Matéria publicada pelo EmbalagemMarca destaca a transição silenciosa dos tradicionais códigos de barras lineares (1D) para códigos bidimensionais (2D) nas embalagens de produtos no varejo. A mudança, impulsionada por exigências de rastreabilidade e informações detalhadas ao consumidor, permite armazenar muito mais dados em um espaço reduzido, incluindo lotes, validade e origem dos itens.
Segundo o veículo, a adoção dos códigos 2D — como QR Codes e Data Matrix — já é realidade em setores como farmacêutico e alimentício, onde a legislação exige maior controle. No varejo, a tendência é que os novos códigos substituam gradativamente os códigos de barras convencionais, trazendo benefícios como a redução de fraudes e a facilitação de recalls. A matéria aponta que o Brasil acompanha o movimento global, com indústrias investindo em impressoras e sistemas de leitura compatíveis.

LISTAGEM DE DADOS:
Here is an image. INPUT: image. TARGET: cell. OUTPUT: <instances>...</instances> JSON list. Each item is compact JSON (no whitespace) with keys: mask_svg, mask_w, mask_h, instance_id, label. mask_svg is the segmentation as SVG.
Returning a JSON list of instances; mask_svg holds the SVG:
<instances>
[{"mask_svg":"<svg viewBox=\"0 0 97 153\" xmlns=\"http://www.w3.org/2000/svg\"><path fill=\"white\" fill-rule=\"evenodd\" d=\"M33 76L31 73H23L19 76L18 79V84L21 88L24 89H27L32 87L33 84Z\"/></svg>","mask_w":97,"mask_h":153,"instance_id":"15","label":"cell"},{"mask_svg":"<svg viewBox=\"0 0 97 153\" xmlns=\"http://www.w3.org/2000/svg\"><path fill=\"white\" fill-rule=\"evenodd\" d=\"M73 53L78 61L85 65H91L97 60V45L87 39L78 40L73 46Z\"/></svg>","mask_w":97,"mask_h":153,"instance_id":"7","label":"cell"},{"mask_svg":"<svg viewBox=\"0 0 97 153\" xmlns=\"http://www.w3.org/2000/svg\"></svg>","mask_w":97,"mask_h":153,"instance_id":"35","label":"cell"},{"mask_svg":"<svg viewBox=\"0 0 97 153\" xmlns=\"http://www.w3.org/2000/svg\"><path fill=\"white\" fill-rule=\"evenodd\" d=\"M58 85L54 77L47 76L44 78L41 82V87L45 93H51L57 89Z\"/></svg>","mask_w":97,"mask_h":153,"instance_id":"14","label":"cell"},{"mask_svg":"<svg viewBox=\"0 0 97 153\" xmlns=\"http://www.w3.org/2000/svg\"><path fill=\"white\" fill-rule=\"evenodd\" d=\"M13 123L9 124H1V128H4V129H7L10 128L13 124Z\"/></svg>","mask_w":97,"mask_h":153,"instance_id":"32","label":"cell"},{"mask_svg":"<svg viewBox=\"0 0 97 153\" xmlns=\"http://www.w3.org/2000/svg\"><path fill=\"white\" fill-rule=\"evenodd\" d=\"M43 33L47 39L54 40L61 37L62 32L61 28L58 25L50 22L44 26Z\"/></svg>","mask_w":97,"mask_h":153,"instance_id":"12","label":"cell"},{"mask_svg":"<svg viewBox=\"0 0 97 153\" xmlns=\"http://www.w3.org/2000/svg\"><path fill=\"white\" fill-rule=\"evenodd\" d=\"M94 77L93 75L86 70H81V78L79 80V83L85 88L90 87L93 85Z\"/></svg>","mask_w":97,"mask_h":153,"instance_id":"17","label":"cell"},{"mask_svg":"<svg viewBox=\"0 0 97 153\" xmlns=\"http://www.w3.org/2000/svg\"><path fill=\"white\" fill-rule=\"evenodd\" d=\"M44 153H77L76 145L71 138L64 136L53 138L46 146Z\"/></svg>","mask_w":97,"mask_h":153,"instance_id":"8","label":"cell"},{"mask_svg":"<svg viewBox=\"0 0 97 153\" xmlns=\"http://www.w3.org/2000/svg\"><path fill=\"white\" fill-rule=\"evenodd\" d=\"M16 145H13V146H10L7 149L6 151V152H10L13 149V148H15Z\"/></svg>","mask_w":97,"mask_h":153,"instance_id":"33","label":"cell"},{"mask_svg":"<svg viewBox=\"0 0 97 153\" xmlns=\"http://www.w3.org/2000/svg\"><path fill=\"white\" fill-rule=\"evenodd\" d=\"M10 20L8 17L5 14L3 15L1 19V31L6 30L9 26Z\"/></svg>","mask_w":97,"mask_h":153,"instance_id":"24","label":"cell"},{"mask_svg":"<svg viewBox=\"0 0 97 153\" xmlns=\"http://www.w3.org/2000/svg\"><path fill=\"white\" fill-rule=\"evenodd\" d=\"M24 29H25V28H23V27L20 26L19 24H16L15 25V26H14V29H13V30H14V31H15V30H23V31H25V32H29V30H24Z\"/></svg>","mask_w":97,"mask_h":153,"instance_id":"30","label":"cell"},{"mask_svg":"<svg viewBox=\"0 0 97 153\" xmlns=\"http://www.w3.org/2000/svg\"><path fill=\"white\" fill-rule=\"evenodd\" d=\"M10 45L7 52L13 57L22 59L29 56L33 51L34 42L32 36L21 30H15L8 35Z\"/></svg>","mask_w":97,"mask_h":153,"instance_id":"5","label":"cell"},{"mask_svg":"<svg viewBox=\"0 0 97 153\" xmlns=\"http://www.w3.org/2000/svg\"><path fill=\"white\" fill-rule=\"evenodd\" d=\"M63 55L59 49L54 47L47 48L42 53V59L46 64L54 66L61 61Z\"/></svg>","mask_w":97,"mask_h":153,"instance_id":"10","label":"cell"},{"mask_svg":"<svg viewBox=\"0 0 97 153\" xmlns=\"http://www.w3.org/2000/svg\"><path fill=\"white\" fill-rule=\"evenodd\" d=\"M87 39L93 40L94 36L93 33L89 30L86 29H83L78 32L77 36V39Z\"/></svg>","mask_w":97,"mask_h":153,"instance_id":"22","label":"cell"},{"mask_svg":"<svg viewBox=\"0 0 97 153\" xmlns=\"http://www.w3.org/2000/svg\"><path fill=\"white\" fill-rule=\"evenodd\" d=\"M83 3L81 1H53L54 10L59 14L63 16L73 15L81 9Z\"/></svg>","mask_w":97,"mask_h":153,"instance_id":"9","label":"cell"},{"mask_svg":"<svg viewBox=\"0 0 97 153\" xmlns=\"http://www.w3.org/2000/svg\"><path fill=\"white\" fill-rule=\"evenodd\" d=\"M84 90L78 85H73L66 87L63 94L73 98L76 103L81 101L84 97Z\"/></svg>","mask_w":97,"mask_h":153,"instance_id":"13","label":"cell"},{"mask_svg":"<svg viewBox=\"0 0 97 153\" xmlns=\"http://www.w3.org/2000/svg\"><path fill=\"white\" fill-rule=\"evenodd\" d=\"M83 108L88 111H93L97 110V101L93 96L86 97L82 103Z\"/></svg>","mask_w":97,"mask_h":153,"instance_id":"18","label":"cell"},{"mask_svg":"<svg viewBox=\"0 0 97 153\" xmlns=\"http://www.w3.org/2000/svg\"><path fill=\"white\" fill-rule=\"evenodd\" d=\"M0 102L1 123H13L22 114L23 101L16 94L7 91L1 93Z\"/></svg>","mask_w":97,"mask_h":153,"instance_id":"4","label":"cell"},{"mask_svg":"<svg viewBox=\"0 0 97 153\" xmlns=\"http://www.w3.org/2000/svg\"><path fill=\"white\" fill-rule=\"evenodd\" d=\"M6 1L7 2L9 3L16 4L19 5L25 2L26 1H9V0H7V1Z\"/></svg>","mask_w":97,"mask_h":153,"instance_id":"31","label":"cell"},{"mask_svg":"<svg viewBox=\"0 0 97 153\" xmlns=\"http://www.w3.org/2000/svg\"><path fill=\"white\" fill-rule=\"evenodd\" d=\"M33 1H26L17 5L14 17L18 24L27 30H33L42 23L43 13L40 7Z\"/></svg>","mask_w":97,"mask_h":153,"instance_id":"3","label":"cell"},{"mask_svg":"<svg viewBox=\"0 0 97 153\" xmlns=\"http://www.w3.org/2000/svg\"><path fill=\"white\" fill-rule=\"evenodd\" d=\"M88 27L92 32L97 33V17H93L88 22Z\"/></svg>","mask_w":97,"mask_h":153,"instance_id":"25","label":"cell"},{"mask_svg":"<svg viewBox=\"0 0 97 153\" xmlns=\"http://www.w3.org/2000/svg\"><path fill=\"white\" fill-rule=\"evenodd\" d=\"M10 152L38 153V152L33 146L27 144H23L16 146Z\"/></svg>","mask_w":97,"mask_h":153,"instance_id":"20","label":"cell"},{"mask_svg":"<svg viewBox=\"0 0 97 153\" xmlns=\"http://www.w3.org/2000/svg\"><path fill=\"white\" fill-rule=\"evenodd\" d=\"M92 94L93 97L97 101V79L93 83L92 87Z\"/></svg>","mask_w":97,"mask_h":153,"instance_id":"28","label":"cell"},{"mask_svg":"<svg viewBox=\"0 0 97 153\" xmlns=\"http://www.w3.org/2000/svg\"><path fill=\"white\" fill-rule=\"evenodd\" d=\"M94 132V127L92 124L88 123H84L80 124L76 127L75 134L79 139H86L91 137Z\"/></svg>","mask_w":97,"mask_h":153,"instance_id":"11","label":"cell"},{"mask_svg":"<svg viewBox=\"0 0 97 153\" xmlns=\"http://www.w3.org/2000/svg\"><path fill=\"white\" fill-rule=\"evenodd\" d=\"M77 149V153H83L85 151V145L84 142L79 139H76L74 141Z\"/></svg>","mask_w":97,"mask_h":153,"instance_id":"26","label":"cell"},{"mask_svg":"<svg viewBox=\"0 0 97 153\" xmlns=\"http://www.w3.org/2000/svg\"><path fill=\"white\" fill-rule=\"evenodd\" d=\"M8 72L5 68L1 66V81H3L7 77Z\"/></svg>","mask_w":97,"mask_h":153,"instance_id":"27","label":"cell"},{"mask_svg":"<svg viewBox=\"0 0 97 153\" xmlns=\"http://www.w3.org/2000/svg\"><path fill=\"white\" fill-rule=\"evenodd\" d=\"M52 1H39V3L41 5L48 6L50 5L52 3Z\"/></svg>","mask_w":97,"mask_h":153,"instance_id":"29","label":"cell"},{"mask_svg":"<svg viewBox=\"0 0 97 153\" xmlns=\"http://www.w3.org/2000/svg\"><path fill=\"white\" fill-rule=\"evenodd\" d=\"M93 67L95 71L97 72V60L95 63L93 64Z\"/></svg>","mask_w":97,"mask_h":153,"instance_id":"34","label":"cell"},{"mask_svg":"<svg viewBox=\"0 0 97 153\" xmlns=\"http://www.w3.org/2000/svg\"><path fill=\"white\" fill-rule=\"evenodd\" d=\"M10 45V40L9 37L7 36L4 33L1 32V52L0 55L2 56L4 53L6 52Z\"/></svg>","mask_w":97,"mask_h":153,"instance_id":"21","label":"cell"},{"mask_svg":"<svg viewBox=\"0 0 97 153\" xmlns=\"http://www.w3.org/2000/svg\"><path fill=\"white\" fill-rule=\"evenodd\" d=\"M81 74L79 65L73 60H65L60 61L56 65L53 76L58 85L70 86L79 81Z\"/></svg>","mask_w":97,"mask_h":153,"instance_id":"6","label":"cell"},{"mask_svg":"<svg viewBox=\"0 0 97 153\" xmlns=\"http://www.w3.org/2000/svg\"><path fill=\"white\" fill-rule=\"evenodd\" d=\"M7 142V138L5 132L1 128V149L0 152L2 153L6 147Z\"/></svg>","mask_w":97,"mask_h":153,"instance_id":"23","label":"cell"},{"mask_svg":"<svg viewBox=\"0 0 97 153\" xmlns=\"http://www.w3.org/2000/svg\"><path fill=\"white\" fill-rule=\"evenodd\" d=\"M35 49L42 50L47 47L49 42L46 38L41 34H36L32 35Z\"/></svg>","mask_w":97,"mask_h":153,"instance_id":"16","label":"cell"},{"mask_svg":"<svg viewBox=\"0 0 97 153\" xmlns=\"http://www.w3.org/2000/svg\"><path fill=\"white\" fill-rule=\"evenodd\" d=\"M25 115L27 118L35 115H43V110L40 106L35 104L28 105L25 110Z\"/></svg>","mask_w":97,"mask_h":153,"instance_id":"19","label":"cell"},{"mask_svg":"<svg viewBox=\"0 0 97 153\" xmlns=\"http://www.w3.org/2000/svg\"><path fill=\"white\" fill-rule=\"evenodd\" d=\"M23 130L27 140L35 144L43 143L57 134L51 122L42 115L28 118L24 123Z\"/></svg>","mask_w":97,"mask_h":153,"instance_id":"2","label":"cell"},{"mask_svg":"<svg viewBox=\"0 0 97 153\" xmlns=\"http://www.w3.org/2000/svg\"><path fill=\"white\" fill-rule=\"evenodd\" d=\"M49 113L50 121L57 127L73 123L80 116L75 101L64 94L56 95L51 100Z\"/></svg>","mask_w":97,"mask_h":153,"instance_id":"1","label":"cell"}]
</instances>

O QUE FAZER:
**a)** Repita literalmente o trecho do texto sobre a transição para códigos 2D que vai de "Matéria publicada pelo" até "de leitura compatíveis.".
**b)** Retome o texto sobre a transição para códigos 2D e dê continuidade a ele logo após sua última frase.

RESPOSTAS POR ITEM:
**a)**
Matéria publicada pelo EmbalagemMarca destaca a transição silenciosa dos tradicionais códigos de barras lineares (1D) para códigos bidimensionais (2D) nas embalagens de produtos no varejo. A mudança, impulsionada por exigências de rastreabilidade e informações detalhadas ao consumidor, permite armazenar muito mais dados em um espaço reduzido, incluindo lotes, validade e origem dos itens.
Segundo o veículo, a adoção dos códigos 2D — como QR Codes e Data Matrix — já é realidade em setores como farmacêutico e alimentício, onde a legislação exige maior controle. No varejo, a tendência é que os novos códigos substituam gradativamente os códigos de barras convencionais, trazendo benefícios como a redução de fraudes e a facilitação de recalls. A matéria aponta que o Brasil acompanha o movimento global, com indústrias investindo em impressoras e sistemas de leitura compatíveis.

**b)**
A reportagem também menciona que a mudança envolve a padronização global, com entidades como a GS1 promovendo o GS1 Digital Link, que integra URLs aos códigos 2D. Para o consumidor final, a tendência significa acesso a informações como instruções de uso, certificações e até receitas ao escanear a embalagem com o smartphone. A expectativa é que a revolução silenciosa se intensifique nos próximos anos, transformando a experiência de compra e a logística do setor.